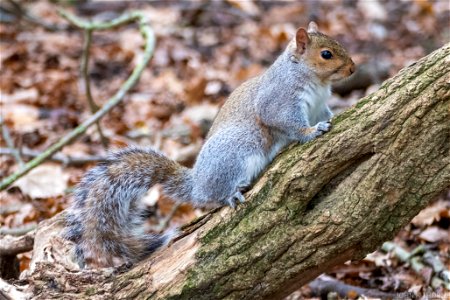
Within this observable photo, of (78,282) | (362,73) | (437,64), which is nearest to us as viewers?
(437,64)

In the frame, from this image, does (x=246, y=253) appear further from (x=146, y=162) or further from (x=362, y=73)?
(x=362, y=73)

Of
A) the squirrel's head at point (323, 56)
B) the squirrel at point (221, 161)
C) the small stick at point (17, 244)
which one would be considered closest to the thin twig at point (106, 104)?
the small stick at point (17, 244)

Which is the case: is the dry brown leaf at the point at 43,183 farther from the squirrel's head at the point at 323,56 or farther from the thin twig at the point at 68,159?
the squirrel's head at the point at 323,56

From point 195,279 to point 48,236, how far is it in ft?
2.67

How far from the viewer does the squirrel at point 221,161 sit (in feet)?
8.93

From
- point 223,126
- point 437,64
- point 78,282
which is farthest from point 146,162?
point 437,64

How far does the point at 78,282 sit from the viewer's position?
98.0 inches

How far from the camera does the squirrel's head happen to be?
3.02 m

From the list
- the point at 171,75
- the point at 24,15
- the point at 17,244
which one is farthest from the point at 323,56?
the point at 24,15

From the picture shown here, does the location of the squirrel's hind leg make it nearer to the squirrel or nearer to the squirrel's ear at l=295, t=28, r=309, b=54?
the squirrel

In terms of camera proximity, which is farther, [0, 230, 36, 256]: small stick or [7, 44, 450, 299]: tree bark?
[0, 230, 36, 256]: small stick

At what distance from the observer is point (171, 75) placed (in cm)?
691

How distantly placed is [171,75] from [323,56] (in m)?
4.01

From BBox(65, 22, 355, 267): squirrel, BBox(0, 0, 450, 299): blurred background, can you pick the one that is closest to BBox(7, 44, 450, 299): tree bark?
BBox(65, 22, 355, 267): squirrel
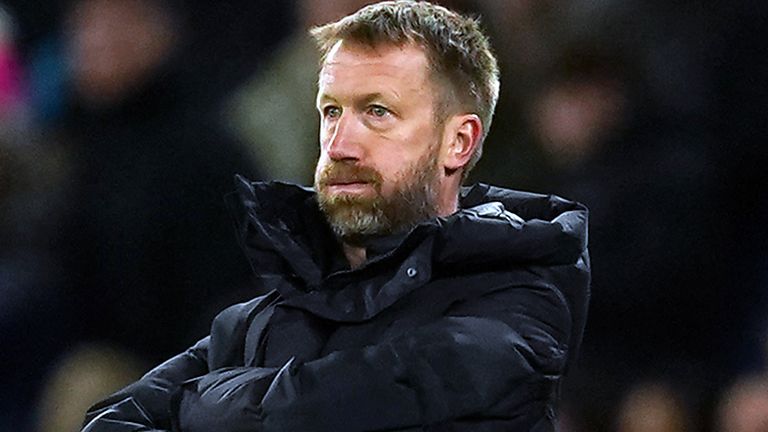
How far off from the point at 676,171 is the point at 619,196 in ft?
0.55

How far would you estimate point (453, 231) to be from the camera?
255 centimetres

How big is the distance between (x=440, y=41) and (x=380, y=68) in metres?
0.12

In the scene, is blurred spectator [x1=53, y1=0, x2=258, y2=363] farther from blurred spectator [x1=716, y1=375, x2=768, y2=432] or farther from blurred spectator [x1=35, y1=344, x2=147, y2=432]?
blurred spectator [x1=716, y1=375, x2=768, y2=432]

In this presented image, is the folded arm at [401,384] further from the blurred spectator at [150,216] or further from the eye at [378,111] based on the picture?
the blurred spectator at [150,216]

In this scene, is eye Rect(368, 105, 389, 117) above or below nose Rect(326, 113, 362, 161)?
above

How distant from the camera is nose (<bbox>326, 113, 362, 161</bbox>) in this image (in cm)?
263

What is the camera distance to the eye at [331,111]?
2681 millimetres

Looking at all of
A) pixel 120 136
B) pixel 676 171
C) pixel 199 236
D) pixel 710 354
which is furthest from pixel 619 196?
pixel 120 136

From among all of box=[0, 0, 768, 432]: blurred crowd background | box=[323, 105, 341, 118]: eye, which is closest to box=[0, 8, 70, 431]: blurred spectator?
box=[0, 0, 768, 432]: blurred crowd background

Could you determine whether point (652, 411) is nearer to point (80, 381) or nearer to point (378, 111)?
point (80, 381)

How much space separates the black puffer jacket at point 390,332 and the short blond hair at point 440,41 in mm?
175

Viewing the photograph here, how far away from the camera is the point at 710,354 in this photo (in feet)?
13.9

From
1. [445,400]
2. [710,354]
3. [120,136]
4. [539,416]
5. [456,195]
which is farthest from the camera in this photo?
[120,136]

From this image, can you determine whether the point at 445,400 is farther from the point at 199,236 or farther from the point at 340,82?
the point at 199,236
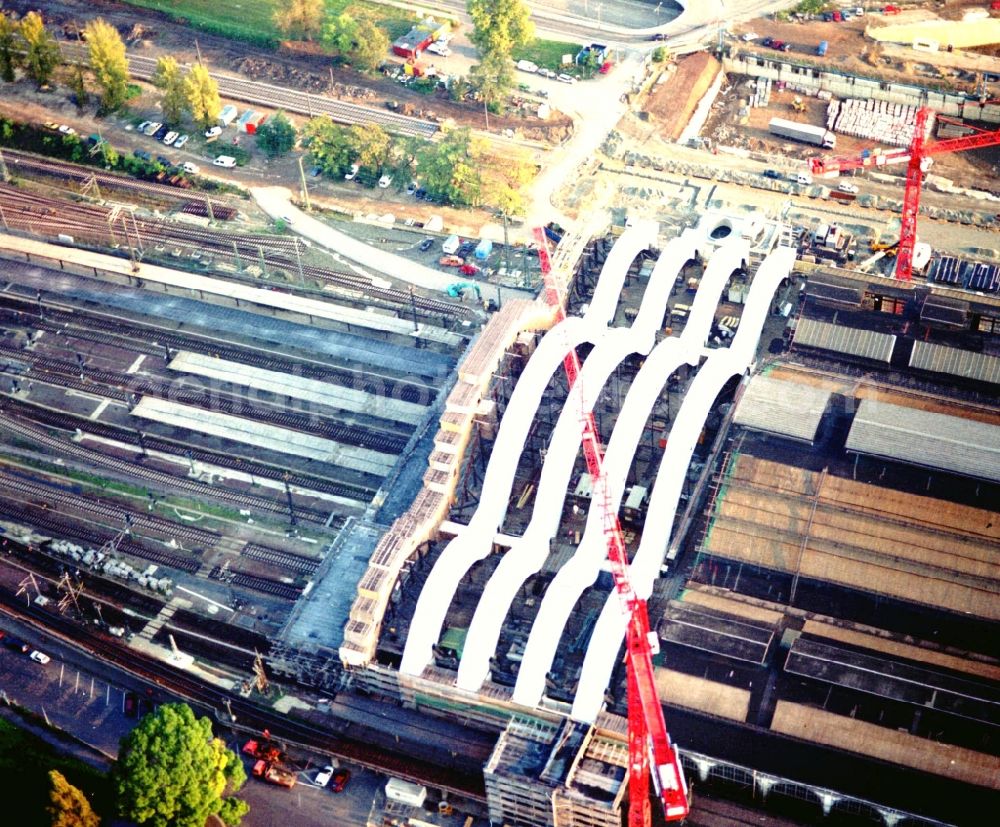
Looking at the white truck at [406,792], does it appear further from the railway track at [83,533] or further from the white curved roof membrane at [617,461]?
the railway track at [83,533]

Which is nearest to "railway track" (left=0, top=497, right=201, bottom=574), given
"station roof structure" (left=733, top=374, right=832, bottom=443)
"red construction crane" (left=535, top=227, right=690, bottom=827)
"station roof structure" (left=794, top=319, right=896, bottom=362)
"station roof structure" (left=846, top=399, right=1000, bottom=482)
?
"red construction crane" (left=535, top=227, right=690, bottom=827)

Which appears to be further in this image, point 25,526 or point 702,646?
point 25,526

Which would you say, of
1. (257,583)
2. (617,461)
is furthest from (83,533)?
(617,461)

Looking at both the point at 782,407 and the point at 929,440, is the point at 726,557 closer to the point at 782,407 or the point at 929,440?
the point at 782,407

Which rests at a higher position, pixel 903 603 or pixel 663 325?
pixel 663 325

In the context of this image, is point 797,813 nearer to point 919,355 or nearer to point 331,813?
point 331,813

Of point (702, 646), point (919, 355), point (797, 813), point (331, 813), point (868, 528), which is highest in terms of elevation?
Answer: point (919, 355)

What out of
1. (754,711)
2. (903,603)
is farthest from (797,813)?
(903,603)

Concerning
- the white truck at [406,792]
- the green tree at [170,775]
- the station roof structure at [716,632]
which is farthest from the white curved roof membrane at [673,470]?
the green tree at [170,775]
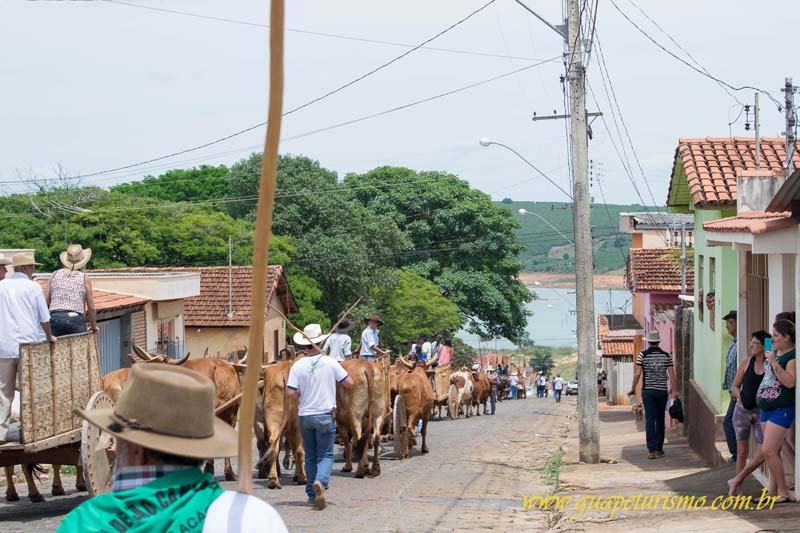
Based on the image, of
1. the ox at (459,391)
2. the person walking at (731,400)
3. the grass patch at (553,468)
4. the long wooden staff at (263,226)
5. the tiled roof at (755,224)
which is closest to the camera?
the long wooden staff at (263,226)

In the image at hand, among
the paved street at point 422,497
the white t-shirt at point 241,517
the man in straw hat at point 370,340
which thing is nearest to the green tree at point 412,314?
the paved street at point 422,497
========================
Exercise — Retype word for word the stretch from the line that contains "Which appears to" through the end of the entries, leaving the pictures out.

Finished exercise —
Which appears to be further in this image, point 25,526 or point 702,646?
point 25,526

Which would you say, of
1. (257,583)
2. (617,461)
is furthest from (83,533)?
(617,461)

Looking at both the point at 782,407 and the point at 929,440, is the point at 726,557 closer to the point at 782,407 or the point at 929,440?
the point at 782,407

Which rests at a higher position, pixel 903 603 or pixel 663 325?
pixel 663 325

In the context of this image, is point 797,813 nearer to point 919,355 or nearer to point 331,813?
point 331,813

Of point (702, 646), point (919, 355), point (797, 813), point (331, 813), point (868, 528), which is highest in terms of elevation?
Answer: point (919, 355)

What out of
1. (754,711)
2. (903,603)
is farthest from (797,813)?
(903,603)

Concerning
- the white truck at [406,792]
- the green tree at [170,775]
- the station roof structure at [716,632]
which is farthest from the white curved roof membrane at [673,470]?
the green tree at [170,775]
Based on the image, of
1. the ox at (459,391)
2. the person walking at (731,400)
3. the grass patch at (553,468)
4. the long wooden staff at (263,226)
5. the tiled roof at (755,224)
which is closest to the camera?
the long wooden staff at (263,226)

In the image at hand, among
the paved street at point 422,497
the white t-shirt at point 241,517
the man in straw hat at point 370,340
which thing is nearest to the green tree at point 412,314?
the paved street at point 422,497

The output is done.